Look around you, and ask yourself, “Is there actual physical danger here?” Go ahead; check each direction, I’ll wait. :)
If the answer is, “no actual danger here,” then, it’s time to focus on naming out loud things you see and feel and to describe them in vivid detail: “I see a blue mug with red flowers on it, and it has tan coffee inside that is cold to the touch.”
This description allows you to use the more logical part of your brain (i.e. not the part that sends the frantic alarms out), and helps you to “ground” yourself in the safety of the present moment.

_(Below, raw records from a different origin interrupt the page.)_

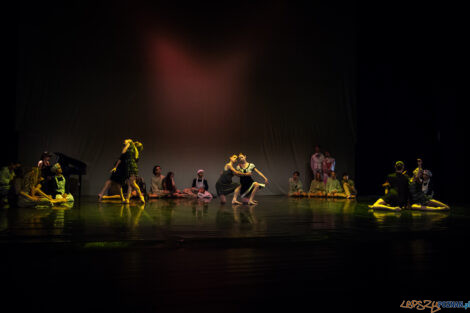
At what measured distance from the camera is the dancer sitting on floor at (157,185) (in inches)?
374

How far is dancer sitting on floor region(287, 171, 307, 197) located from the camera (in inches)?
420

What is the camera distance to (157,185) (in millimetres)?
9609

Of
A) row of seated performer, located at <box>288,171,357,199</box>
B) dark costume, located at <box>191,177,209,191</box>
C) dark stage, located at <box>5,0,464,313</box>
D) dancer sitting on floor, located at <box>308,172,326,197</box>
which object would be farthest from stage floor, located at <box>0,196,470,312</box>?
dancer sitting on floor, located at <box>308,172,326,197</box>


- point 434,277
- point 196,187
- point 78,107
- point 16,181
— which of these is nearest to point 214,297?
point 434,277

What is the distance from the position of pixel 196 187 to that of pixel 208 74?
3.01m

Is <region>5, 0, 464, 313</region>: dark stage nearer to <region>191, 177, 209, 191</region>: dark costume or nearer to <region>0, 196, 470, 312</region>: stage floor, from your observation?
<region>191, 177, 209, 191</region>: dark costume

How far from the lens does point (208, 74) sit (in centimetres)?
1045

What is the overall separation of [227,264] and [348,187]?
805 cm

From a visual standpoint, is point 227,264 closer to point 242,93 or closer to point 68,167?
point 68,167

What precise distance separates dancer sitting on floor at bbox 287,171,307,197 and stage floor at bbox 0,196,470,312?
5862mm

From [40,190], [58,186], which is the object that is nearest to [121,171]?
[58,186]

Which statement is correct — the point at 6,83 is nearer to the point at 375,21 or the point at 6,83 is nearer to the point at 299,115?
the point at 299,115

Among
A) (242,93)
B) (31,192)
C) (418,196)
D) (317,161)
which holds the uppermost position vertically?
(242,93)

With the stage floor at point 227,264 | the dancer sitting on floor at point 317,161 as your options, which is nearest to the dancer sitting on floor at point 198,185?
the dancer sitting on floor at point 317,161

2) Focus on Slowing Down Your Breath, Thoughts, and Internal Self-Talk
The next thing to do is to slow down your movements. Notice if you are clenching your fists or jaw, swallowing hard, or racing from here to there in your thoughts. S- - - L- - - O- - - W It D- - - O- - - W- - - N. Take a slow, deep, breath in, and slowly let it out for double as long on the exhale. Repeat the slow breathing no matter how much you feel like you need to pant. Slow down your thoughts…take them one by one and merely observe them rather than grabbing onto them as if they are telling you the truth. Next, tell yourself the truth: “I am feeling unsafe, but there is no danger here. I can breathe just fine, I’ll just slow it down, and I’ll be okay. Keep speaking truth to yourself.
3) Focus on Comforting Your Body and Emotions
Finally, as you treat yourself with kindness and gentleness, have compassion with your body and emotions, too. You might tell yourself, “I know that was scary, but it’s okay to just softly curl up here with this blanket and breathe in a peaceful rhythm.” Or, “Let’s relax, body, it’s okay to gently sway or rock back and forth and give ourselves a hug feeling by placing one hand on our heart and one on our forehead or stomach and breathing slowly.
Ultimately…
When your nervous system "can be convinced” that it was in error, the panic and anxiety of fight and flight alarms can subside.